• STORED ROWS:

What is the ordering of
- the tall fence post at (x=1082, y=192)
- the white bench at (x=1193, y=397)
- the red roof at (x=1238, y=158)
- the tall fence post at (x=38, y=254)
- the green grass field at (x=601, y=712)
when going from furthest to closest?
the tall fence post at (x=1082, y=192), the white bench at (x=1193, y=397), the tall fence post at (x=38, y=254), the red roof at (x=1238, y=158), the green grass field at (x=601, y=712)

• OBJECTIVE: Reproduce each item above verbatim, line by line.

• THE RESPONSE:
What is the ordering of
- the tall fence post at (x=1082, y=192)
- the white bench at (x=1193, y=397)
- the red roof at (x=1238, y=158)
- the tall fence post at (x=38, y=254)
- the green grass field at (x=601, y=712)
when going from furthest to closest?
the tall fence post at (x=1082, y=192), the white bench at (x=1193, y=397), the tall fence post at (x=38, y=254), the red roof at (x=1238, y=158), the green grass field at (x=601, y=712)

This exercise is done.